After blogging more strategically for over a year, it is time to share the First Cooking Chat Income Report! Likely to be of most interest to other food bloggers looking to see where one fellow blogger is generating income and blog growth.
In the summer of 2014, a Pinch of Yum income report caught my eye. If someone could be making over $30,000 per month from a food blog, perhaps it was time to get more strategic with the food blog I’d been dabbling with for about 5 years. We invested in a Canon EOS Rebel T5 Digital SLR Camera and the Tasty Food Photography ebook from Pinch of Yum, and were on the way to kicking things up a notch or two here on Cooking Chat. Seemed like it was about time to publish our first Cooking Chat Income Report! Note there are a number of affiliate links in this post; as always, I only share affiliate links for products that I recommend based on my experience!

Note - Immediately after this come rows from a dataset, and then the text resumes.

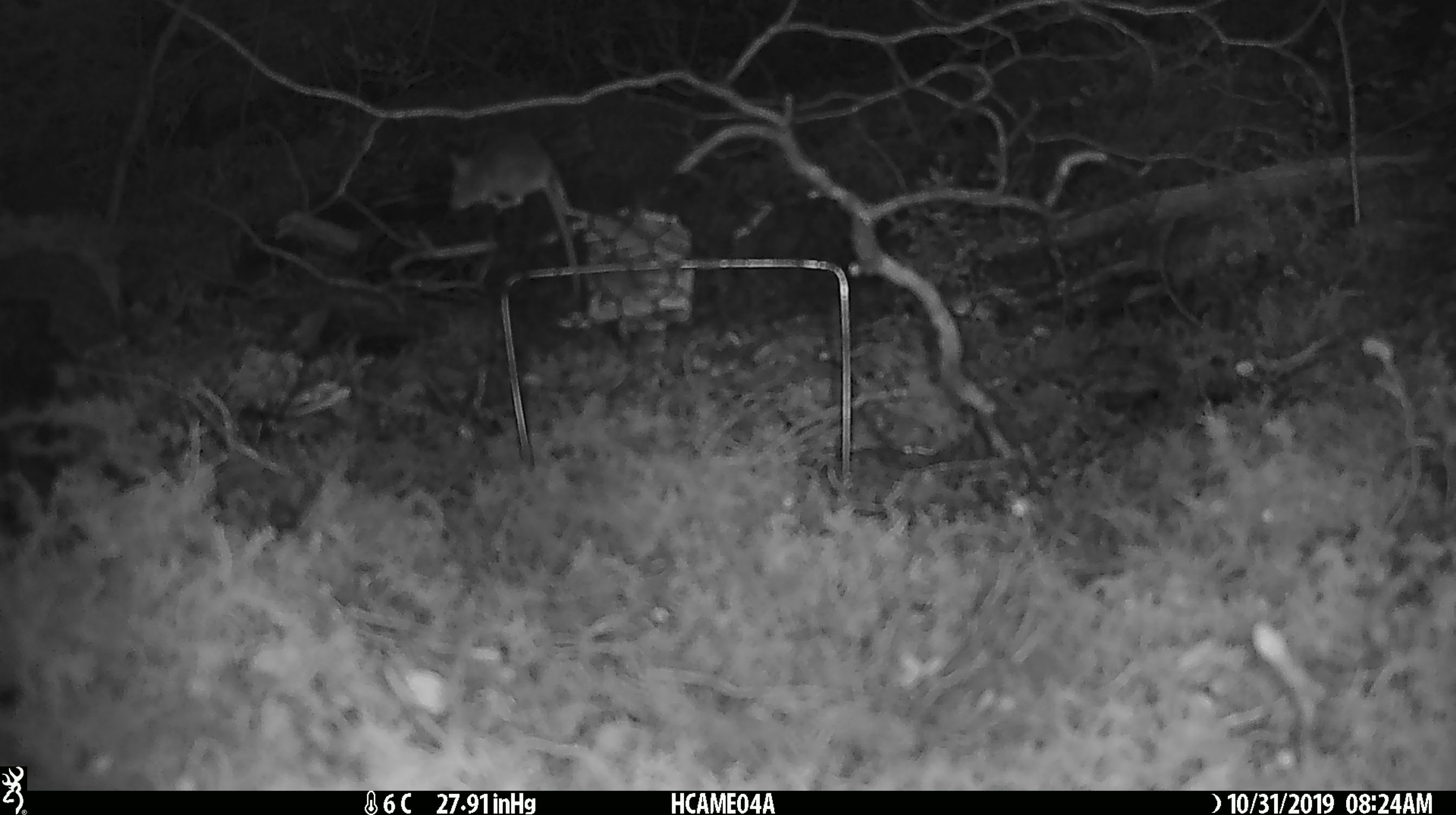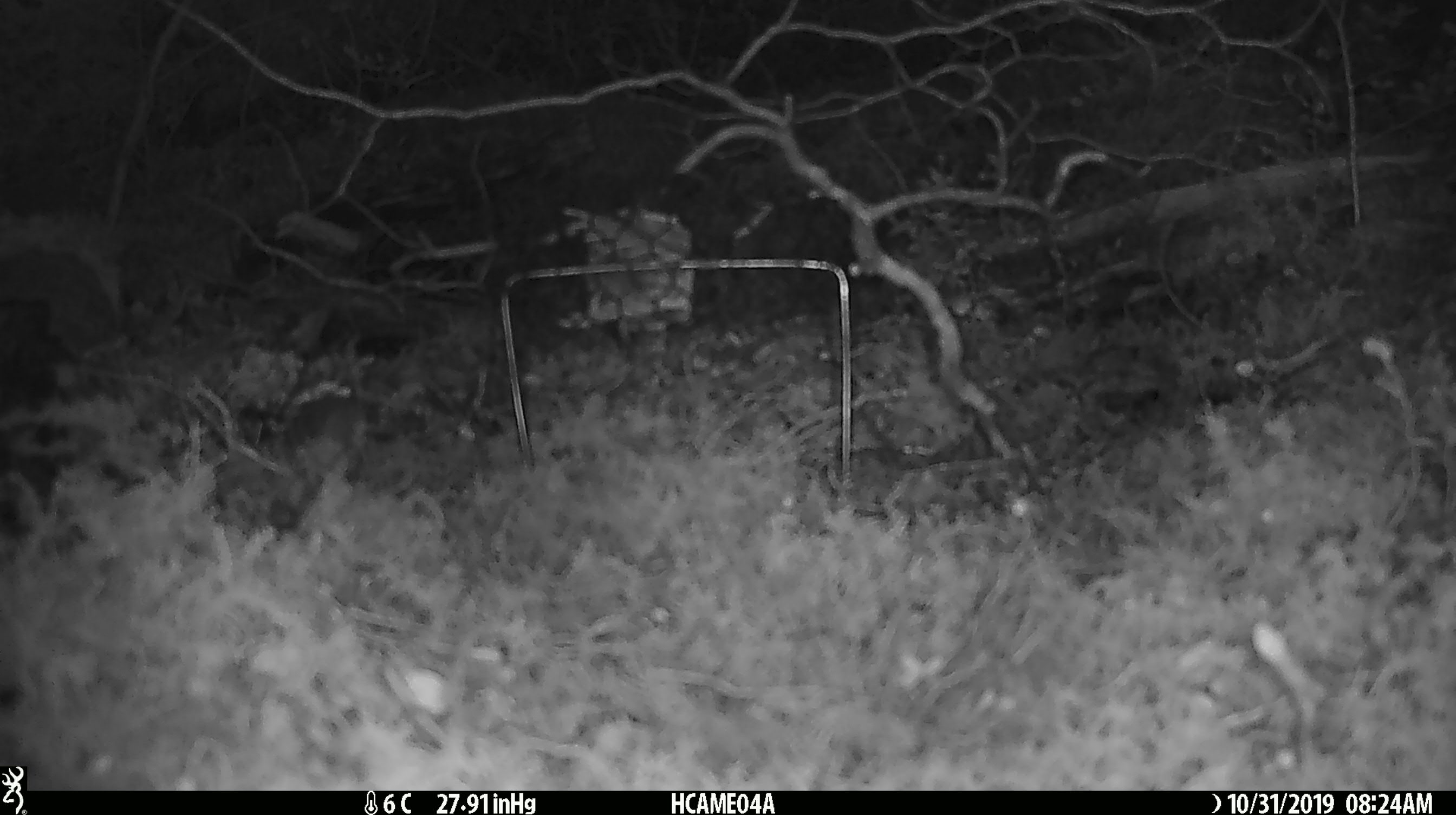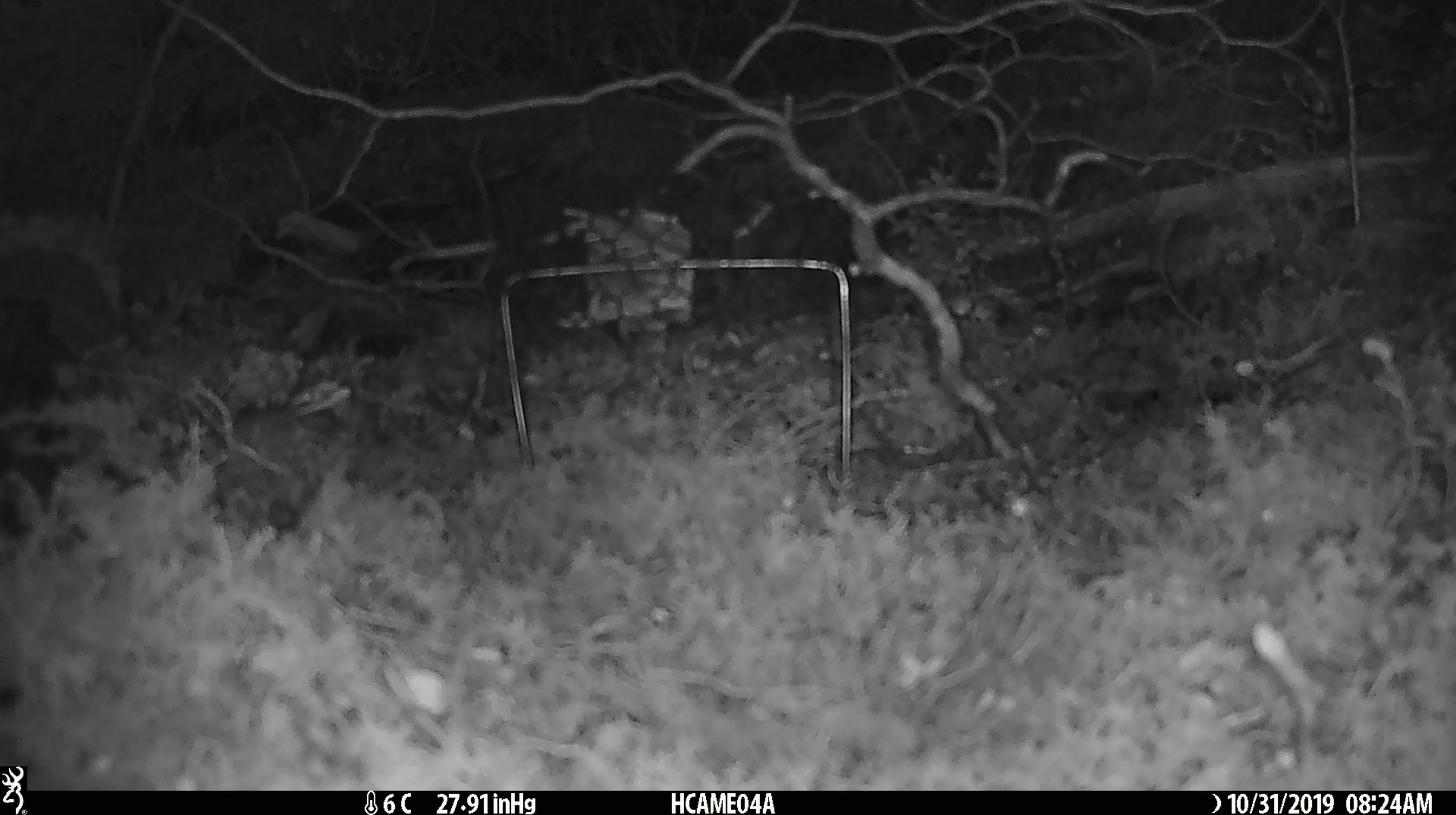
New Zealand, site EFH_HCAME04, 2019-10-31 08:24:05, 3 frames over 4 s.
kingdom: Animalia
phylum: Chordata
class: Mammalia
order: Rodentia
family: Muridae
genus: Mus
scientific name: Mus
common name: mouse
Mouse (Mus).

I realize most of my readers are just here for the tasty recipes. If that’s you, now’s a good time to jump over to something tasty like Potato Soup with Kale Pesto or perhaps Awesome Avocado Steak Tacos. But if you’re a food blogger seeking to monetize your blog, read on for the first Cooking Chat Income Report. I plan to post one of these at least once per quarter.
My traffic has been gradually building since focusing on giving Cooking Chat a boost. It’s been a little over a year since I moved Cooking Chat from Blogspot to its current WordPress home. I’ll talk more about the traffic after sharing the revenue and expenses. As it relates to income, traffic in December and related advertising revenue reached the point where the ads roughly covered my regular monthly blogging expenses. That means the sponsored posts revenue led to a decent profit. Let’s to go the numbers in detail, with notes for items that may not be obvious.
TOTAL REVENUE = $562.48 Here’s how it broke down:
Sponsored Posts — $475
Gourmet Ads — $18.30 (we joined about halfway through December)
Adsense — $26.03 Google ad program
Sovrn — $14.95 Another ad program for bloggers.
Amazon Affiliates — $1.60
Tailwind — $14.99 Great app for scheduling pins!
Food Blogger Pro $25 A great investment for serious food bloggers!
Vault Press $5 Service for backing up the website
Adobe Creative Cloud $10.61
Facebook Ads $9.76
Etsy — $43.78 Some new food photo props, first put to use in this Potato Soup with Kale Pesto post. Looks good, eh?
A few other notes before talking about the site traffic. It’s probably helpful to know that I am food blogging in addition to a full-time job leading the nonprofit I started, Social Capital Inc. I tend to spend some time writing and related social media most mornings, then my evening cooking our family supper often involves a quick 10 minute photo shoot before we sit down to enjoy what I made. At this point, I’m looking to translate my passion for cooking into a supplemental income through Cooking Chat. After all, our ten year old sous chef will be heading to college before we know it!
I also do some social media consulting work that ties in a bit with the food blogging, but haven’t included that in the income. Though I track food expenses for tax reporting, I didn’t include that here as we would have a food bill even if I weren’t food blogging!
Of course, increasing traffic is essential for generating income from a food blog. For much of the fall, Cooking Chat seemed stuck between 20k and 25k monthly views. In December, we seemed to be ready to grow again, coming in just under 30k views. As of right now, we are around 32K views in our 30 day look back. Our Spoon Roast with Horseradish Cream recipe was very popular around the holidays, which helped us grow. In fact, Christmas Day was the highest traffic day on Cooking Chat for December. This is one recipe where we’ve managed to hold a spot at or near the top of Google search results, for something people do search for regularly!
December 2015 Cooking Chat Web Traffic
One thing I’m pleased about with our recent traffic growth is that it seems to be driven primarily by steady growth in our Google organic search results. Earlier in the process, I’d see occasional traffic spikes from having something get popular on Stumbleupon or Flipboard (I wrote about Flipboard for Food Bloggers recently if that piques your interest). Though my growth might be a bit slower than I’d like, I feel like gradually growing through improved search results and referral sources like Pinterest and Yummly is more sustainable. I’m consistently adding at least two new recipes per week here, often more like three or four.
December referral sources
Speaking of the growth being slower than I’d like, I have taken note that I’ve seen some fellow bloggers that started about a year ago do far better than my results in terms of search and income. I’m sure there are a lot of reasons for that. I know I need to keep working on improving my photography. But I’m also wondering if all my old recipes I moved over from my Blogspot days are weighing down how I do in search. Speculating that is so, I’m going to be working on updating those old posts, and in some cases deleting if they don’t seem relevant any more. Those posts generally have lower quality photos, and aren’t SEO optimized.
OK, I believe I’ve hit upon all the key points I wanted to cover in my first Cooking Chat income report. I’d love to hear about your experiences trying to grow your food blog, and will do my best to answer any questions you might have.